[Rendered images with source text]
───

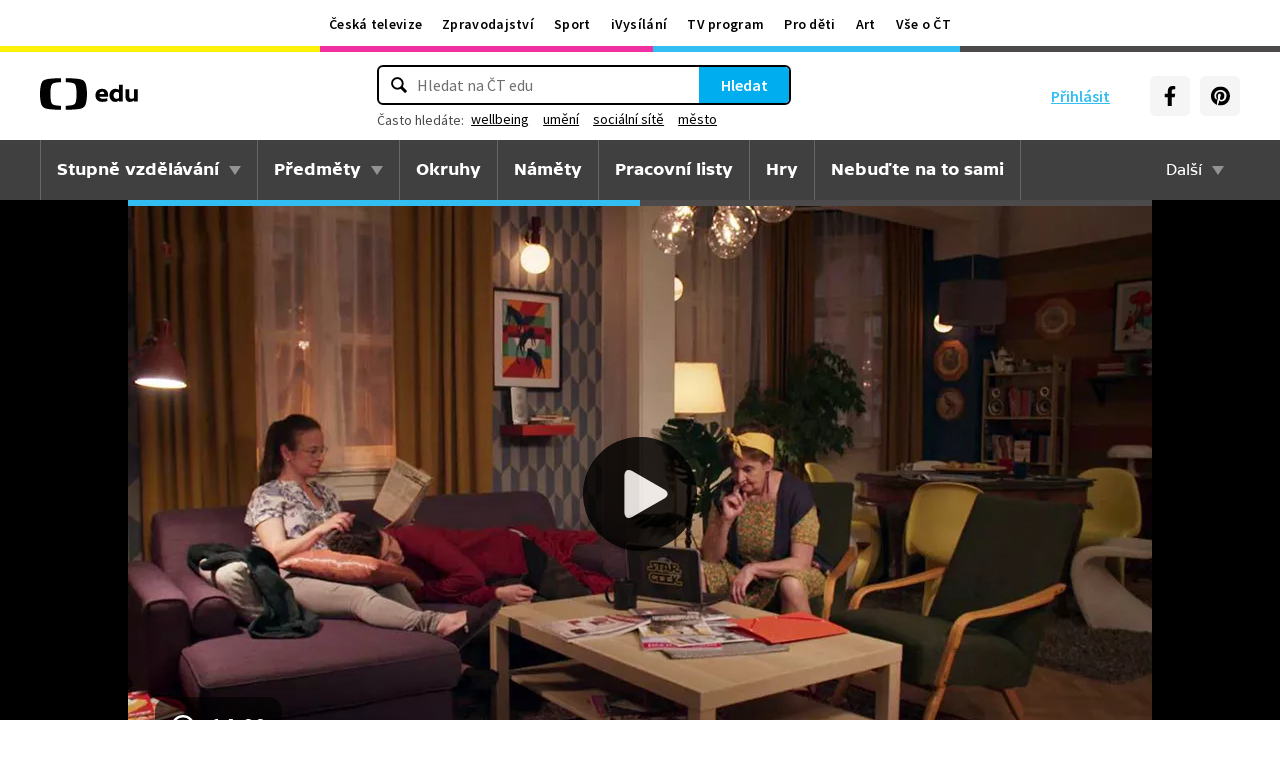

--- FILE ---
content_type: text/plain; charset=utf-8
request_url: https://events.getsitectrl.com/api/v1/events
body_size: 557
content:
{"id":"669a97dec61e0cbf","user_id":"669a97dec604c822","time":1762721233688,"token":"1762721233.553bc6ac41fff7607bf6e04db9a4dfb3.901ad4e92df7f48631e22be9afcff5d2","geo":{"ip":"3.145.123.98","geopath":"147015:147763:220321:","geoname_id":4509177,"longitude":-83.0061,"latitude":39.9625,"postal_code":"43215","city":"Columbus","region":"Ohio","state_code":"OH","country":"United States","country_code":"US","timezone":"America/New_York"},"ua":{"platform":"Desktop","os":"Mac OS","os_family":"Mac OS X","os_version":"10.15.7","browser":"Other","browser_family":"ClaudeBot","browser_version":"1.0","device":"Spider","device_brand":"Spider","device_model":"Desktop"},"utm":{}}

───

#### Your goal:
Copy out the records exactly. Do not include the pictures.

#### Solution for this problem:
--- FILE ---
content_type: text/plain; charset=utf-8
request_url: https://events.getsitectrl.com/api/v1/events
body_size: 557
content:
{"id":"669a97dec61e0cbf","user_id":"669a97dec604c822","time":1762721233688,"token":"1762721233.553bc6ac41fff7607bf6e04db9a4dfb3.901ad4e92df7f48631e22be9afcff5d2","geo":{"ip":"3.145.123.98","geopath":"147015:147763:220321:","geoname_id":4509177,"longitude":-83.0061,"latitude":39.9625,"postal_code":"43215","city":"Columbus","region":"Ohio","state_code":"OH","country":"United States","country_code":"US","timezone":"America/New_York"},"ua":{"platform":"Desktop","os":"Mac OS","os_family":"Mac OS X","os_version":"10.15.7","browser":"Other","browser_family":"ClaudeBot","browser_version":"1.0","device":"Spider","device_brand":"Spider","device_model":"Desktop"},"utm":{}}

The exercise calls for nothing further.